PROBLEM REQUIREMENTS >>
What is needed is an exact repeat of the lines from the line containing "Which is farthest" through the final line of the entries below, and nothing else.

RECORDS FOR PROCESSING >>

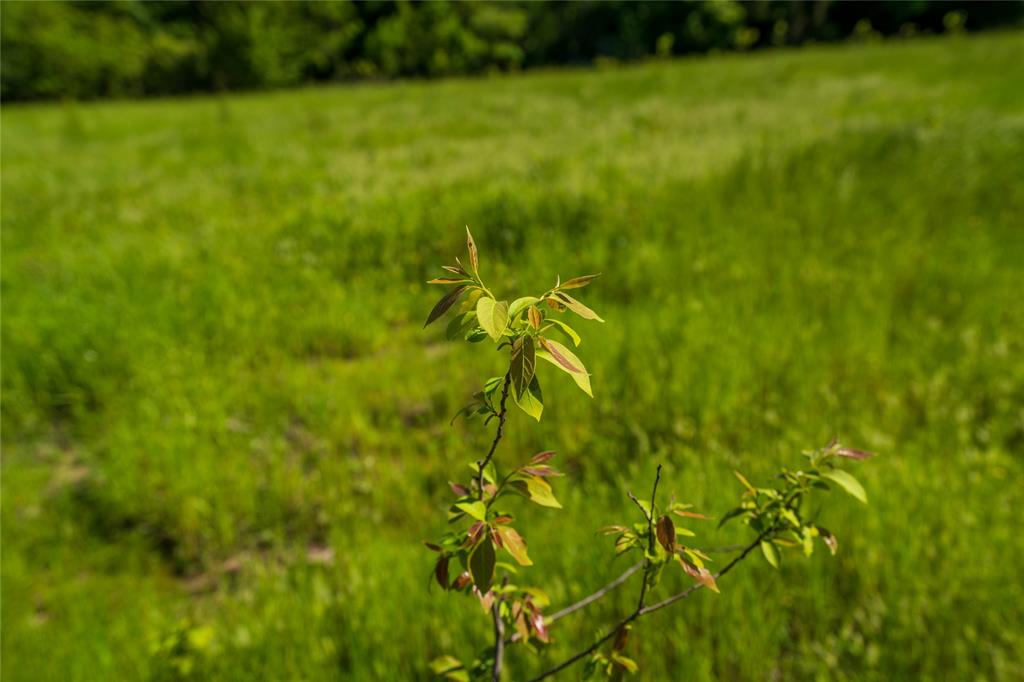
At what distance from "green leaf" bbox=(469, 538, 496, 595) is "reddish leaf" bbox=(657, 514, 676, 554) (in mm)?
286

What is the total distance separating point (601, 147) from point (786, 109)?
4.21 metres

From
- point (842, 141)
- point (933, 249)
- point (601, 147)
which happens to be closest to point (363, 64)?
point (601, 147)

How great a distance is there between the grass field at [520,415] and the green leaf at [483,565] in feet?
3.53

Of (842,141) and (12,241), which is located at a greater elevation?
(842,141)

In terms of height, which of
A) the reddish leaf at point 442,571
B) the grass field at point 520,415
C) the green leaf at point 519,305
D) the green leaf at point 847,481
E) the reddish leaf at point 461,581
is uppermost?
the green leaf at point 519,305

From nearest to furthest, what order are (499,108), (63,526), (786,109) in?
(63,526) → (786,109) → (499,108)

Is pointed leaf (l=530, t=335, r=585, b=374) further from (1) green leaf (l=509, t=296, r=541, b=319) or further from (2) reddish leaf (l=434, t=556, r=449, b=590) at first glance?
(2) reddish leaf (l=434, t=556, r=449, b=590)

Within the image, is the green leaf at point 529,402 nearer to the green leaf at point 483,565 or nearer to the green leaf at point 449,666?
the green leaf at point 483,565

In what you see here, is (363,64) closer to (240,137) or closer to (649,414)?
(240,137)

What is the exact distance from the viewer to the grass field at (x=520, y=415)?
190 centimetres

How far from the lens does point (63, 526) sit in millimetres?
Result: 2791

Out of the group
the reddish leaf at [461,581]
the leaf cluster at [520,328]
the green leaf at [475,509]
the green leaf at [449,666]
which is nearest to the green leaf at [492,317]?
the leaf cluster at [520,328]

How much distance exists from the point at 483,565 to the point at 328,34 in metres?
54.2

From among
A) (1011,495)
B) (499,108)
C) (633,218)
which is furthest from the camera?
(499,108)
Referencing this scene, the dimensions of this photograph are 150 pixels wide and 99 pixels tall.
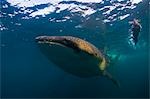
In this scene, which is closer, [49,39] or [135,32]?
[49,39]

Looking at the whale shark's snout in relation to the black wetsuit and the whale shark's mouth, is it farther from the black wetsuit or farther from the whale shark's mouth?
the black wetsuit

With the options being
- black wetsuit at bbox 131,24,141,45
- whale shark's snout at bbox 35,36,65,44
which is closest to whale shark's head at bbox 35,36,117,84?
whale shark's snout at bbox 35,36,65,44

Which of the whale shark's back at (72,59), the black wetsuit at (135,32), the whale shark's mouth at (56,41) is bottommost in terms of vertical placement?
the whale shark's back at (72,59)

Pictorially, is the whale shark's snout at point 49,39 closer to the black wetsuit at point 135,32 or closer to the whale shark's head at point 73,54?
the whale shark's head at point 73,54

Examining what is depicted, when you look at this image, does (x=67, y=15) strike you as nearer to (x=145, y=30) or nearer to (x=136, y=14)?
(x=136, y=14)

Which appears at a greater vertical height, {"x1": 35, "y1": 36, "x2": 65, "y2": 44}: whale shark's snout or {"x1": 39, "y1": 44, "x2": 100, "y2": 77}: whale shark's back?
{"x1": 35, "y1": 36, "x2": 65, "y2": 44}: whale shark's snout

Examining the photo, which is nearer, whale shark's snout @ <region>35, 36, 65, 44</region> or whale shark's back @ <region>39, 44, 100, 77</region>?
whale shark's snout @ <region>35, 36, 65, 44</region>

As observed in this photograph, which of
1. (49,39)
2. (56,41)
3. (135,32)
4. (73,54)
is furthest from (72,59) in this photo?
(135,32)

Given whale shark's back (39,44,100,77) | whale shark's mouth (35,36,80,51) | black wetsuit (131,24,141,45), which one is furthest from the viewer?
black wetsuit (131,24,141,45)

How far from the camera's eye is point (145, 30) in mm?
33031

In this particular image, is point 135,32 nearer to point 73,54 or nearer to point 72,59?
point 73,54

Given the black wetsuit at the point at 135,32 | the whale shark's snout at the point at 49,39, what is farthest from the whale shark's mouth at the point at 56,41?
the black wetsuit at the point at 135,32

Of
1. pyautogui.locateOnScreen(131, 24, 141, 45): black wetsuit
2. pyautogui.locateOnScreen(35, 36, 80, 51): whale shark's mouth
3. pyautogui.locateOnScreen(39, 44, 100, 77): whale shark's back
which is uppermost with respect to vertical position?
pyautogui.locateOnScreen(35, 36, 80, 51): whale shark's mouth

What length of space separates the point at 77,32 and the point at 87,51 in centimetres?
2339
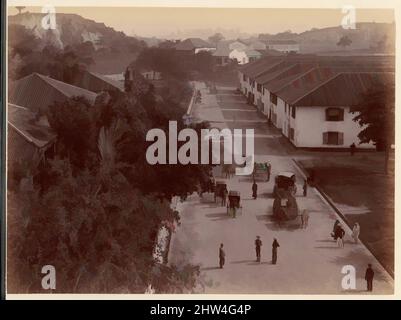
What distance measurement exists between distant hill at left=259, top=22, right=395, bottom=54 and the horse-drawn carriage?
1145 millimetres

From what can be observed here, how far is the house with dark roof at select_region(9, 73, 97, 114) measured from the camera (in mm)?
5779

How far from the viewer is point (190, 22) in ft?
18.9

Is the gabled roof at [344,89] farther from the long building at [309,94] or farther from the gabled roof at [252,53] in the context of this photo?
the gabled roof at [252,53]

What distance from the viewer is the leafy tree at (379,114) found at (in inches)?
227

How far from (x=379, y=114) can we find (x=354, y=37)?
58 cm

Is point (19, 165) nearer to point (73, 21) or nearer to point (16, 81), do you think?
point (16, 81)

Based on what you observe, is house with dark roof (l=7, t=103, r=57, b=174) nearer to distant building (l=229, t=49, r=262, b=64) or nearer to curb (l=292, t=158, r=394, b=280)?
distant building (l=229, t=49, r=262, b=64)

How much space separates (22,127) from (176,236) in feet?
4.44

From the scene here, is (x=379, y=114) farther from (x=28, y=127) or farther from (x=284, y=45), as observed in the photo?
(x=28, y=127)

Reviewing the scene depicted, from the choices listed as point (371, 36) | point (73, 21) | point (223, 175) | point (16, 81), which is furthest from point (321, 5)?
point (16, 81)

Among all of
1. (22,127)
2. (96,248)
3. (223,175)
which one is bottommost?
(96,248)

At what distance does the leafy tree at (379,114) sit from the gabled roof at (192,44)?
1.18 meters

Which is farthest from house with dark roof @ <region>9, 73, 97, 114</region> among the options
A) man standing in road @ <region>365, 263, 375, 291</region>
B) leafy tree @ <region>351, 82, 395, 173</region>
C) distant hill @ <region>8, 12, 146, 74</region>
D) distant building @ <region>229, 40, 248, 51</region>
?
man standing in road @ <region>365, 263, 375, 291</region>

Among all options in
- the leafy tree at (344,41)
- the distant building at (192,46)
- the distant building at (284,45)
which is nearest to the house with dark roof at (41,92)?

PROBLEM SOLUTION >>
Which is farthest from house with dark roof @ <region>9, 73, 97, 114</region> among the options
A) man standing in road @ <region>365, 263, 375, 291</region>
B) leafy tree @ <region>351, 82, 395, 173</region>
C) distant hill @ <region>8, 12, 146, 74</region>
D) distant building @ <region>229, 40, 248, 51</region>
?
man standing in road @ <region>365, 263, 375, 291</region>

Among all options in
- the leafy tree at (344,41)
- the distant building at (192,46)
- the distant building at (284,45)
which is nearest to the house with dark roof at (41,92)?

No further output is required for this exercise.